Posted on Oct 25 2017 - 11:40am by admin

New data from the EU’s statistics agency, Eurostat, reveals Spain’s general government deficit stood at 4.3 per cent of GDP in 2016 – far higher than other bloc members.

France had the second-largest deficit at the end of 2016 with 3.4 per cent, followed by Romania with 3 per cent.

While the negative imbalance was below the EU limit of -4.6 per cent, Spain’s economic forecast looks increasingly uncertain given the ongoing unrest in Catalonia.

Following the wealthy region’s standoff with the government in Madrid after the illegal independence referendum earlier this month, Catalonia’s largest bank has issued a major warning in a bid to end the uncertainty.

CaixaBank SA CEO Gonzalo Gortazar said deposit withdrawals had been “moderate” since the October 1 referendum, but the political drama has forced the lender, along with a number of other major Catalan forms, to leave the region and set up legal bases elsewhere to avoid the continuing uncertainty.

He said: “I have full faith in our leaders that this issue will resolved soon, but it will start to have an impact if it drags on.”

Mr Gortazar believes any “instability” coming from plans to reach a solution will not be long-lasting and right now, he does not believe there will much much of an effect on the bank’s forecast for a 2.7 per cent increase in Spanish GDP next year.

He added: “If the situation develops in a different way, obviously we will expect the impact on GDP will be a bit more than moderate.”

Meanwhile Cercle d’Economia, a business association, warned in a statement: “If it can’t avoid it in the coming days, Catalonia could be on its way towards a prolonged and intense dynamic of lack of control, legal insecurity and civic unease.

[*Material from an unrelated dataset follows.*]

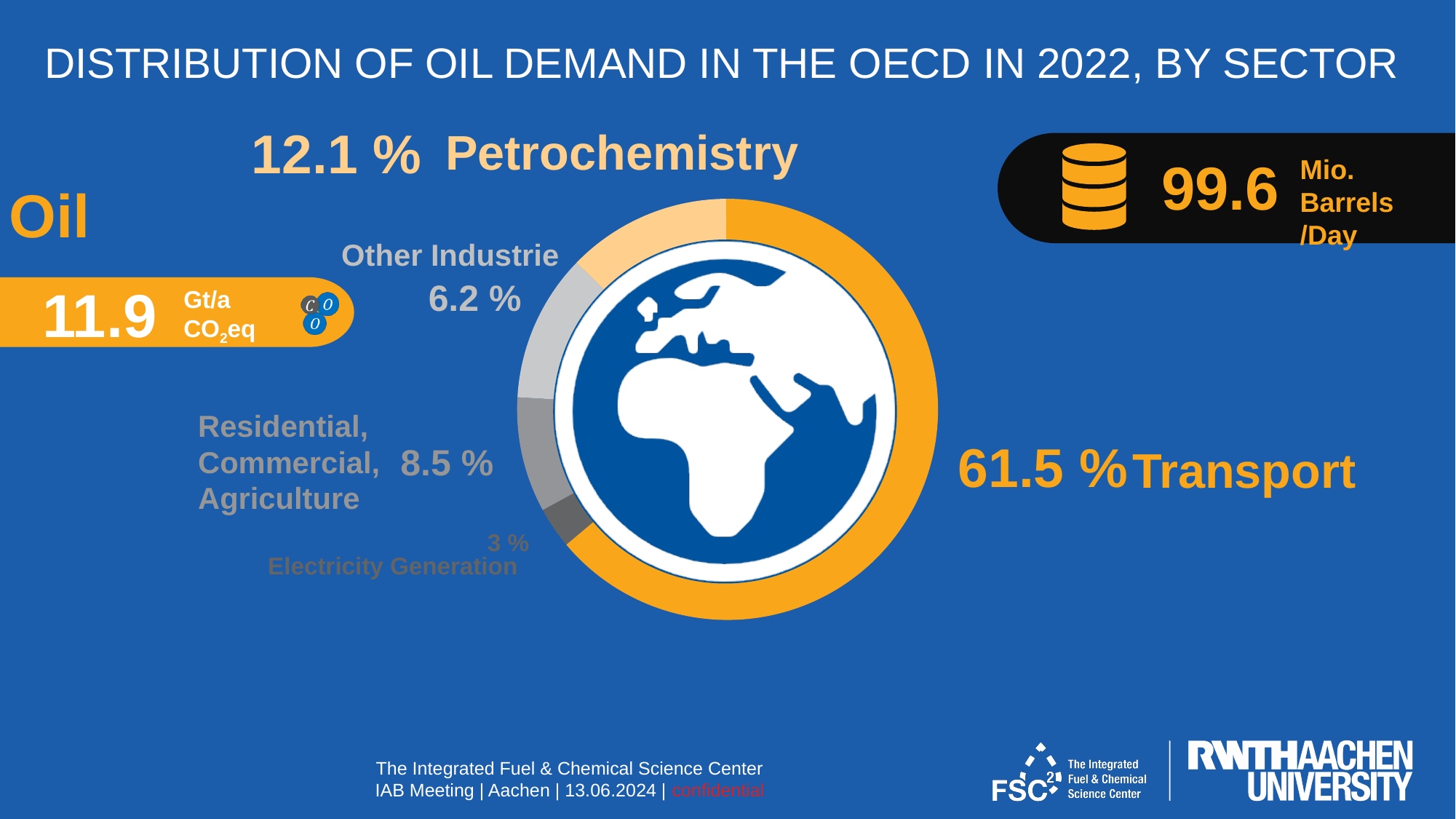
What kind of chart is used to show the distribution of oil demand by sector? Pie chart (donut) Which has a larger share of oil demand, Other Industrie or Residential, Commercial, Agriculture? Residential, Commercial, Agriculture What share of oil demand is attributed to Electricity Generation? 3 % What share of OECD oil demand in 2022 went to Petrochemistry? 12.1 % How many percentage points larger is the Transport share than the Petrochemistry share? 49.4 % Which sector has the largest share of OECD oil demand in 2022? Transport What share of oil demand is attributed to Other Industrie? 6.2 % What share of OECD oil demand in 2022 went to Transport? 61.5 % What is the title of the slide's chart? Distribution of oil demand in the OECD in 2022, by sector How many sectors are shown in the chart? 5 Which sector has the smallest share of OECD oil demand in 2022? Electricity Generation What share of oil demand is attributed to Residential, Commercial, Agriculture? 8.5 %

“Its consequences are unpredictable, but in any case dramatic in terms of self-government, coexistence, economic growth and employment.”

Despite the high budget deficit, Spain did manage to reduce its public debt to 99 per cent of GDP in the last quarter of last year, down from 99.4 per cent in 2015.

Spain’s debt at the end of 2016 stood at €1,107billion, which implies an increase of €33.271million in a year.

The EU countries with the highest debt ratio in 2016 were Greece, with a staggering 180.8 per cent, followed by Italy (132 per cent), Portugal (130.1 per cent), Cyprus (107.1 per cent) and Belgium (105.7 per cent).